> **GIVEN PASSAGE**:
★ ★ ★

Re: Ideas for debugging poor SolrCloud scalability

Shawn Heisey-2
On 11/1/2014 9:52 AM, Ian Rose wrote:
> Just to make sure I am thinking about this right: batching will certainly
> make a big difference in performance, but it should be more or less a
> constant factor no matter how many Solr nodes you are using, right?  Right
> now in my load tests, I'm not actually that concerned about the absolute
> performance numbers; instead I'm just trying to figure out why relative
> performance (no matter how bad it is since I am not batching) does not go
> up with more Solr nodes.  Once I get that part figured out and we are
> seeing more writes per sec when we add nodes, then I'll turn on batching in
> the client to see what kind of additional performance gain that gets us.

The basic problem I see with your methodology is that you are sending an
update request and waiting for it to complete before sending another.
No matter how big the batches are, this is an inefficient use of resources.

If you send many such requests at the same time, then they will be
handled in parallel.  Lucene (and by extension, Solr) has the thread
synchronization required to keep multiple simultaneous update requests
from stomping on each other and corrupting the index.

If you have enough CPU cores, such handling will *truly* be in parallel,
otherwise the operating system will just take turns giving each thread
CPU time.  This results in a pretty good facsimile of parallel
operation, but because it splits the available CPU resources, isn't as
fast as true parallel operation.

Thanks,
Shawn

Reply | Threaded
Open this post in threaded view
|

Re: Ideas for debugging poor SolrCloud scalability

Erick Erickson
bq: but it should be more or less a constant factor no matter how many
Solr nodes you are using, right?

Not really. You've stated that you're not driving Solr very hard in
your tests. Therefore you're waiting on I/O. Therefore your tests just
aren't going to scale linearly with the number of shards. This is a
simplification, but....

★ ★ ★

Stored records
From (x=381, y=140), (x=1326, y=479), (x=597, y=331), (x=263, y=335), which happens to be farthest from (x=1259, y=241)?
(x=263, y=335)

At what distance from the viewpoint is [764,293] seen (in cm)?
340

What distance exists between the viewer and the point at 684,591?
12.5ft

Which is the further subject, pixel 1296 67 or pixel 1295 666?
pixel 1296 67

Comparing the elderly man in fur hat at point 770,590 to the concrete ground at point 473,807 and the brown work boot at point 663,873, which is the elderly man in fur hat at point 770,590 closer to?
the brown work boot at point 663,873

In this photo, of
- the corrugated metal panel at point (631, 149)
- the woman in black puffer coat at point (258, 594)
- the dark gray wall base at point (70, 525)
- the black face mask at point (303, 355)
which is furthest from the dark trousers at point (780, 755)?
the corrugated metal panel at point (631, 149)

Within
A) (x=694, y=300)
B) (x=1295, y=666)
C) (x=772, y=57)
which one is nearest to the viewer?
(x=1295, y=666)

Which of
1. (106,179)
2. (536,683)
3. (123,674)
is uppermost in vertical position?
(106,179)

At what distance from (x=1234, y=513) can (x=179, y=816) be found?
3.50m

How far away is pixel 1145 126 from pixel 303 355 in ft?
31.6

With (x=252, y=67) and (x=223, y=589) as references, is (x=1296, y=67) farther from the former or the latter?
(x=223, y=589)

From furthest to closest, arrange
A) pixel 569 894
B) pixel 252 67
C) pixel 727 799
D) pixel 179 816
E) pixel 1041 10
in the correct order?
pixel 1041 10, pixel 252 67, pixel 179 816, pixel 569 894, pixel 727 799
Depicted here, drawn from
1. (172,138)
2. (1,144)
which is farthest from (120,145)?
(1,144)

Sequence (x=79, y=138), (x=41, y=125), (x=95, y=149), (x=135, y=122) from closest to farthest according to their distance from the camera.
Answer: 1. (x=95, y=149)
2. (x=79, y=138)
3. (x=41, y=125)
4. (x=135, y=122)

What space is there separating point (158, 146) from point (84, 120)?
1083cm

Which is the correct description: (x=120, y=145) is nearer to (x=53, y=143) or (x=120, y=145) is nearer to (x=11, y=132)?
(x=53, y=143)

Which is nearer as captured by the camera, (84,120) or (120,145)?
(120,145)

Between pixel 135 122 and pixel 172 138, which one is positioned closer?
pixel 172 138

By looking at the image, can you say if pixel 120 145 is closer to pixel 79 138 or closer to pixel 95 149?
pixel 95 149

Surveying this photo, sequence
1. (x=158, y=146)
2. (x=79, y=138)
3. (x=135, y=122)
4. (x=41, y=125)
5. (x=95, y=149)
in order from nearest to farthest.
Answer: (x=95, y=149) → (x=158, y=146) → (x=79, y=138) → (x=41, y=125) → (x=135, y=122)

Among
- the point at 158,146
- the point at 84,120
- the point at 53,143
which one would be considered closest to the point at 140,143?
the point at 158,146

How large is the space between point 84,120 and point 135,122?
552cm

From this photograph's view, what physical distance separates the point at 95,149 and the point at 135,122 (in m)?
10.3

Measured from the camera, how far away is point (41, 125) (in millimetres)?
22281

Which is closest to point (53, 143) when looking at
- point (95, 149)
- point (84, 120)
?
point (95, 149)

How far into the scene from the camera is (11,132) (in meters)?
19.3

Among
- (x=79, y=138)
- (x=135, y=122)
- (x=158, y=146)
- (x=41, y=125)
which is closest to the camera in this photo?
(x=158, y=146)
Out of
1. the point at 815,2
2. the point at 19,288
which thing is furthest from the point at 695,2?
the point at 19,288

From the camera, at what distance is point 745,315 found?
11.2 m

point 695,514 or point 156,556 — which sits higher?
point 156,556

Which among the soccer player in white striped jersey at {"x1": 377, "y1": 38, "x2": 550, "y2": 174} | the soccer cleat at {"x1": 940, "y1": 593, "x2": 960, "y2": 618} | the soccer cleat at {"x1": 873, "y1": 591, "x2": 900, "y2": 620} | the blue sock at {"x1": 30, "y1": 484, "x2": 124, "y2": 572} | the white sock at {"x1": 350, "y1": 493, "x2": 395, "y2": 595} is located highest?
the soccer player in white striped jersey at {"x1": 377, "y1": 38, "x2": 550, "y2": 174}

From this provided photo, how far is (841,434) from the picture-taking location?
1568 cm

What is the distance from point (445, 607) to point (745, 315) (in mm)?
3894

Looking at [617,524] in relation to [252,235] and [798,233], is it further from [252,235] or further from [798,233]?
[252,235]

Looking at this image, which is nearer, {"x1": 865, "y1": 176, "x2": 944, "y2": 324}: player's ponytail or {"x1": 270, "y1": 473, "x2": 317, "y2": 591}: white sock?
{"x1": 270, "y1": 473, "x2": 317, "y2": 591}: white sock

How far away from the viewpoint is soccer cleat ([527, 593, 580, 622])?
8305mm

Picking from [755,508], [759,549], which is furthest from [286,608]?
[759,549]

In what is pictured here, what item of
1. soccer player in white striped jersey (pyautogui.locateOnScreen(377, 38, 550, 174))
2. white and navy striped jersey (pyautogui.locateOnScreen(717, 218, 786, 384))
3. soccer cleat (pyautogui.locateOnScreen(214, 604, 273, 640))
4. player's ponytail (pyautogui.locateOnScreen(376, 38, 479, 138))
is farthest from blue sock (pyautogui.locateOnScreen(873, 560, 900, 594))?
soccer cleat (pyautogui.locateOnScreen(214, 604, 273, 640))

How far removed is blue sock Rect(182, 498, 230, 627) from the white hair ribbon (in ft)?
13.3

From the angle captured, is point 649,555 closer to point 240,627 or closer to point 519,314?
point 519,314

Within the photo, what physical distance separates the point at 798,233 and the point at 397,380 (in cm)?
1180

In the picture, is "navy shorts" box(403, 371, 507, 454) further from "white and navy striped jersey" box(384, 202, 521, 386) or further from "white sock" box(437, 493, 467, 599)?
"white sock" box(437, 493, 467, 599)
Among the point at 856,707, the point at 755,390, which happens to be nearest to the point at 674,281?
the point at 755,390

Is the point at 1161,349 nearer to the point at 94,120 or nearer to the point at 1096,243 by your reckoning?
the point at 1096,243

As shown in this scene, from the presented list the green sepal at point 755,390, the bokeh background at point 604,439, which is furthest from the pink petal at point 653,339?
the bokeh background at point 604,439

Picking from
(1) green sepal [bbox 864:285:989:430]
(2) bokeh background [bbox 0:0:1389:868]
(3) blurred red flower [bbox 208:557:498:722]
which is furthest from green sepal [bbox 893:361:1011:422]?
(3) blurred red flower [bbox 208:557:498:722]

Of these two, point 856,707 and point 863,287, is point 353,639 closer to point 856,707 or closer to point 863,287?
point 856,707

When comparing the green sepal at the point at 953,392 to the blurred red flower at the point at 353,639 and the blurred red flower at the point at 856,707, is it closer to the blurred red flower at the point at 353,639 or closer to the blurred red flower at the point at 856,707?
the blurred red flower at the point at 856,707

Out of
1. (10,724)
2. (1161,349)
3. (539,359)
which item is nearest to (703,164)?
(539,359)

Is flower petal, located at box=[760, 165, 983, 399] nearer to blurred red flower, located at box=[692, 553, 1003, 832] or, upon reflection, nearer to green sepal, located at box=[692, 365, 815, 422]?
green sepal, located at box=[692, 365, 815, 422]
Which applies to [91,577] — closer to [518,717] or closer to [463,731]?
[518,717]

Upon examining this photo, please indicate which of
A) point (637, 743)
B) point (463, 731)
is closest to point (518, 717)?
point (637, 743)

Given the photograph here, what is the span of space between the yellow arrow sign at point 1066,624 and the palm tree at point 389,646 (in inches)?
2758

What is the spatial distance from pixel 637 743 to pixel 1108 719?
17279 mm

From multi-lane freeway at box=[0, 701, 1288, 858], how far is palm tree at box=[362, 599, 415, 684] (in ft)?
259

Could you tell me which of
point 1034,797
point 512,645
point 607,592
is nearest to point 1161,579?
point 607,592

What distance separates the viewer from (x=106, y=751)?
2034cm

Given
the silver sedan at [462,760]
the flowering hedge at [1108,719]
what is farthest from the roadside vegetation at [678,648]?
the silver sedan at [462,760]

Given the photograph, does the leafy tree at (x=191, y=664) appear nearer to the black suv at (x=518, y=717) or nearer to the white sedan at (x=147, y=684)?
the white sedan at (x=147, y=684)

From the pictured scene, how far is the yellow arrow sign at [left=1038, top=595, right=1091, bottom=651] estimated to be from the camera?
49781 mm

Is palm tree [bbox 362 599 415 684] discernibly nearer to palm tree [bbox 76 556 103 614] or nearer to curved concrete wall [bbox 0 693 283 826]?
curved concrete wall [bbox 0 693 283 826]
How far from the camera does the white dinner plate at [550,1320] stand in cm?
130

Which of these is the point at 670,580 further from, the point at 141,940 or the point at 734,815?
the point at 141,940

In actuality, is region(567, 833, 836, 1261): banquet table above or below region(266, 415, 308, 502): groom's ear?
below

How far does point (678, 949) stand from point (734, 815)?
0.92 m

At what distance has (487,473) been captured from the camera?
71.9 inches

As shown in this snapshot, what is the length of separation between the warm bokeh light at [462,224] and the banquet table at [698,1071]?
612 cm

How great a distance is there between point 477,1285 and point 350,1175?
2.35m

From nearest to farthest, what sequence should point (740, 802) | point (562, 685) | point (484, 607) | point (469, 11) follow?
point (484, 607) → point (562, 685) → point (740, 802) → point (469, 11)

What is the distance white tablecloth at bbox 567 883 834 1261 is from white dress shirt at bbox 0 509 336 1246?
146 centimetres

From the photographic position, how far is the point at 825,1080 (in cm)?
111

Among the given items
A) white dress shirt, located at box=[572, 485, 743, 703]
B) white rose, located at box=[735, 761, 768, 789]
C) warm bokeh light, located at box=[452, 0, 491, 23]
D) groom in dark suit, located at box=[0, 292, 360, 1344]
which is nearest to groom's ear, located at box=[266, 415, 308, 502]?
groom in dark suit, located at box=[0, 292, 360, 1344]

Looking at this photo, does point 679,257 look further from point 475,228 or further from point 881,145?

★ ★ ★

Rewrite the SolrCloud thread from "If you send" to "true parallel operation.", putting "OS" wherever "operating system" appears. You won't need the stored data for this.

> **EXERCISE RESULT**:
If you send many such requests at the same time, then they will be
handled in parallel.  Lucene (and by extension, Solr) has the thread
synchronization required to keep multiple simultaneous update requests
from stomping on each other and corrupting the index.

If you have enough CPU cores, such handling will *truly* be in parallel,
otherwise the OS will just take turns giving each thread
CPU time.  This results in a pretty good facsimile of parallel
operation, but because it splits the available CPU resources, isn't as
fast as true parallel operation.